It's not clear to me how Matlab checks for "content in appropriate places", but it looks like while the simplified function is algebraically equivalent to the original, its "content" is not in the same place as the original, so Matlab sees them as different.

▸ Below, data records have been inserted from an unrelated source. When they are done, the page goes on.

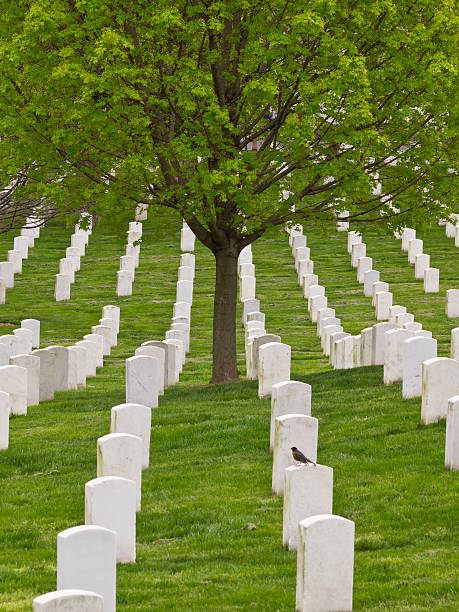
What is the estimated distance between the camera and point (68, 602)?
6047mm

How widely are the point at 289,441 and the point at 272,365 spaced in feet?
18.4

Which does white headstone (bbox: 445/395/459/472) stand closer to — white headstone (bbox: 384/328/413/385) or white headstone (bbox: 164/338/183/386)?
white headstone (bbox: 384/328/413/385)

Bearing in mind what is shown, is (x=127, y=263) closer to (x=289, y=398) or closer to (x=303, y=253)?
(x=303, y=253)

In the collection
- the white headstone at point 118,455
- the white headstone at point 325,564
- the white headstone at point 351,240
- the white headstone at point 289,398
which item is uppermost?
the white headstone at point 351,240

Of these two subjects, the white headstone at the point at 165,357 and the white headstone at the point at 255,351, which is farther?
the white headstone at the point at 255,351

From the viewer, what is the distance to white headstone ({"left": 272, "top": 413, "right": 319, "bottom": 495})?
36.1 feet

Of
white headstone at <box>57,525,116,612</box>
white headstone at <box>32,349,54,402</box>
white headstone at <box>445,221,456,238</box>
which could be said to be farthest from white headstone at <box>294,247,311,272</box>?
white headstone at <box>57,525,116,612</box>

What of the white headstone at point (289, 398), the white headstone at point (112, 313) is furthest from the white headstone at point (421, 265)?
the white headstone at point (289, 398)

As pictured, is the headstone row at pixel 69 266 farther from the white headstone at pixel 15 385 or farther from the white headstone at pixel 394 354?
the white headstone at pixel 394 354

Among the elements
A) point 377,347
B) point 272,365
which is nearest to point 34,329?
point 377,347

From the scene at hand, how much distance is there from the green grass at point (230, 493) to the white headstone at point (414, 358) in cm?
30

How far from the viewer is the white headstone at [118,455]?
10.5 metres

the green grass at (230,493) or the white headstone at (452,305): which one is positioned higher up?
the white headstone at (452,305)

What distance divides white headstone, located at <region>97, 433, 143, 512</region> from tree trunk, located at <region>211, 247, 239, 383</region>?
9080mm
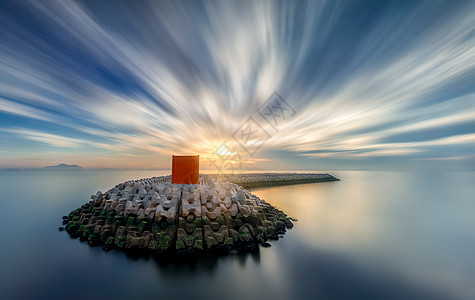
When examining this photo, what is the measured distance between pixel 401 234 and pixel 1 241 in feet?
59.5

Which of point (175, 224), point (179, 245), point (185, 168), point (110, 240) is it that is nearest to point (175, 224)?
point (175, 224)

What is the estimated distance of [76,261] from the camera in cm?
582

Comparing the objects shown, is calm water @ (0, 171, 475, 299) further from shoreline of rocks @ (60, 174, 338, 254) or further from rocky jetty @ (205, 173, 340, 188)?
rocky jetty @ (205, 173, 340, 188)

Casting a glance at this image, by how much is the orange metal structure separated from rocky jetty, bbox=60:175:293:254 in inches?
94.1

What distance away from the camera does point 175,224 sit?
631 cm

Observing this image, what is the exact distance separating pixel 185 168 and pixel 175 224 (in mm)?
4490

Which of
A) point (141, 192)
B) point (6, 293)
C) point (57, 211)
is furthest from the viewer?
point (57, 211)

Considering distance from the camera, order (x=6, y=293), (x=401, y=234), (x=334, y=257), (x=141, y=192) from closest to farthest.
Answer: (x=6, y=293)
(x=334, y=257)
(x=141, y=192)
(x=401, y=234)

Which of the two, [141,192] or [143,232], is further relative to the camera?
[141,192]

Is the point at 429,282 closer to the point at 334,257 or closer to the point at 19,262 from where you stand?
the point at 334,257

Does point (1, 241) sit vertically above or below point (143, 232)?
below

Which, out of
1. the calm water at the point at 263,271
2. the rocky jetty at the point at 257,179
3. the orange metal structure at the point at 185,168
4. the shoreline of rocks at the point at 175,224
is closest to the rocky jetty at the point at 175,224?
the shoreline of rocks at the point at 175,224

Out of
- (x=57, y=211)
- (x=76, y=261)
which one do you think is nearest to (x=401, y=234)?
(x=76, y=261)

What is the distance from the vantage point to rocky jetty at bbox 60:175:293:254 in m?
5.92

As @horchler rightly mentions in a comment, testing 2 functions with the same set of input arguments is hardly conclusive proof, like the following: so answer this with a grain of salt:
%//Define f and S = simplify(f);
syms c a t
f = symfun(c + t - (2*(t - 2^(1/2)*(a*t)^(1/2))*(a - t/2))/(2*a - t), [c a t])
f(c, a, t) =
c + t - ((2*t - 2*2^(1/2)*(a*t)^(1/2))*(a - t/2))/(2*a - t)
S = simplify(f)
S(c, a, t) =
c + 2^(1/2)*(a*t)^(1/2)
%// Check with dummy arguments:
isequaln(f(1,2,3),S(1,2,3))
ans =
1 %// seems to work...
Out of curiosity, if we compare 2 functions, namely (a + b) ^ 2 and a ^ 2 + 2ab + b ^ 2 (which are identical) and check the equivalence:
syms a b x1 = symfun(a^2+2*a*b+b^2,[a b]) x1(a, b) = a^2 + 2*a*b + b^2 x2 = symfun((a+b)^2,[a b]) x2(a, b) = (a + b)^2 isequaln(x1,x2) ans = 0
we get false again, although they are equivalent.
So to answer the question "Why is isequaln (f, simplify (f)) false?" I would say this because MATLAB organizes its content internally in a different way, so they seem to be two different functions. I know this is not a great explanation, but I hope this helped.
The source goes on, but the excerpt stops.